I don’t buy into the sudden anti-gluten crusade or the health benefits of it, but I like making bread at home and try to use full-grain wheat, or at least cold-rolled flour instead of mass-produced cheap flour, as much as possible. It’s a whole different eating experience, even buying whole-grain supermarket bread, and I find that one slice fills me up like 3-4 slices of store-made would before.

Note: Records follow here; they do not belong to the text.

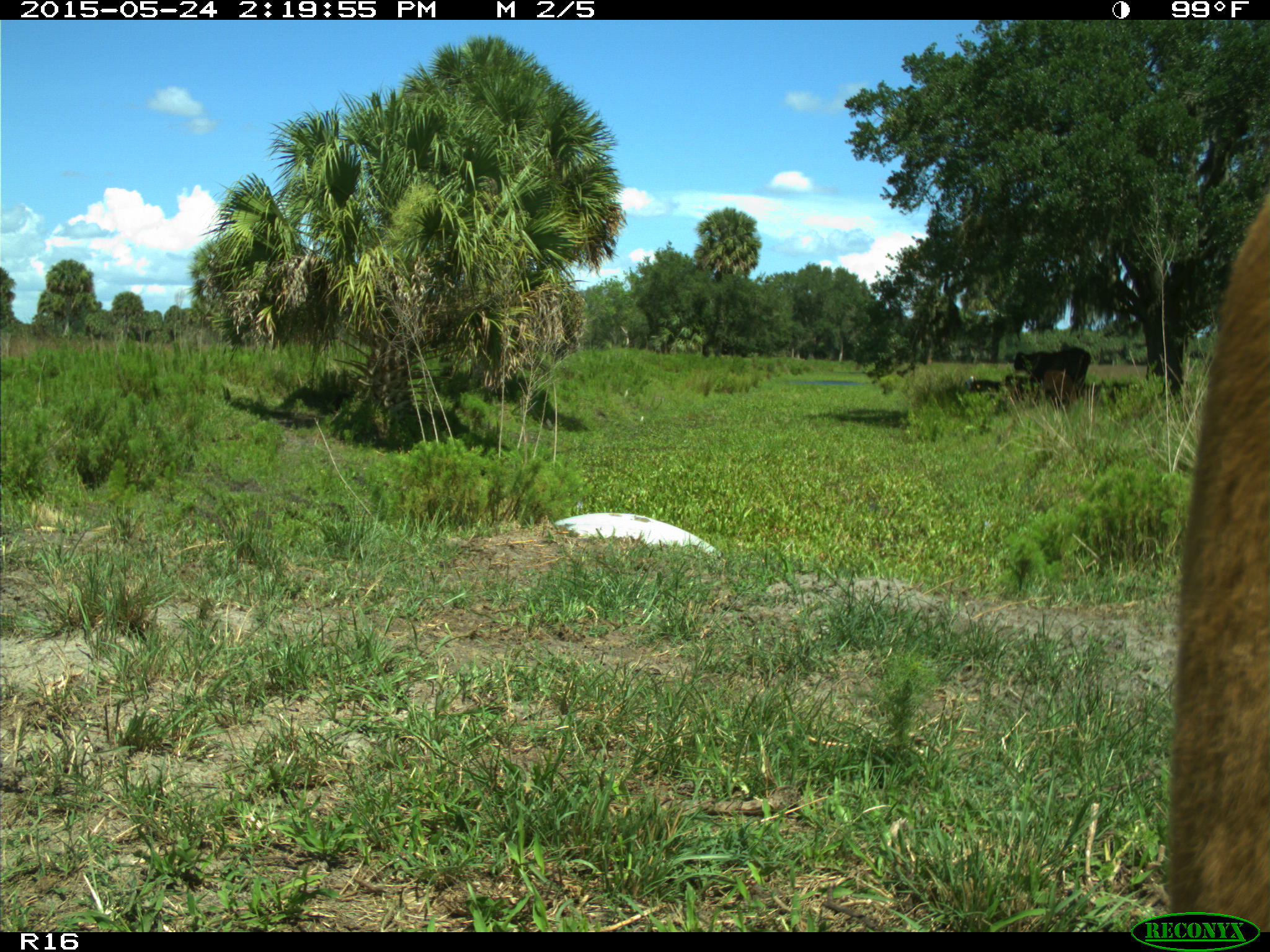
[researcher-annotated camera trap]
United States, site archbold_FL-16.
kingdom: Animalia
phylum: Chordata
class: Mammalia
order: Artiodactyla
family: Bovidae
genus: Bos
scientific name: Bos taurus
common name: domestic cow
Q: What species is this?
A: Bos taurus (domestic cow).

I’m a bit of a food snob, but it’s all about taste for me. My home made sourdough knocks the spots off any store-bought bread ever once I got the recipe and starter working well.
This doesn’t seem to have anything to do with the GM debate. You’re comparing modern food to pre-agriculture food. That doesn’t do anything to inform the argument about modern non-GM food vs modern GM food. It’s a different debate.
You are correct. The study does not conclude this. It does, however conclude that diet soda consumption is strongly correlated with obesity in ways that the researchers admit are not well understood. My original point was that it does matter what you eat, not just the caloric content,.
That’s known as mutation breeding, not GMO. GMO’s are created by genetic engineering, which is “the direct manipulation of an organism’s genome using biotechnology…New DNA may be inserted in the host genome by first isolating and copying the genetic material of interest using molecular cloning methods to generate a DNA sequence, or by synthesizing the DNA, and then inserting this construct into the host organism. Genes may be removed, or “knocked out”, using a nuclease. Gene targeting is a different technique that uses homologous recombination to change an endogenous gene, and can be used to delete a gene, remove exons, add a gene, or introduce point mutations.”
Mutation breeding simply speeds up the natural process, and while it may lead to unexpected and concerning results for the environment, doesn’t cause the *same *concerns among educated people as genetic engineering, which really is essentially hacking DNA.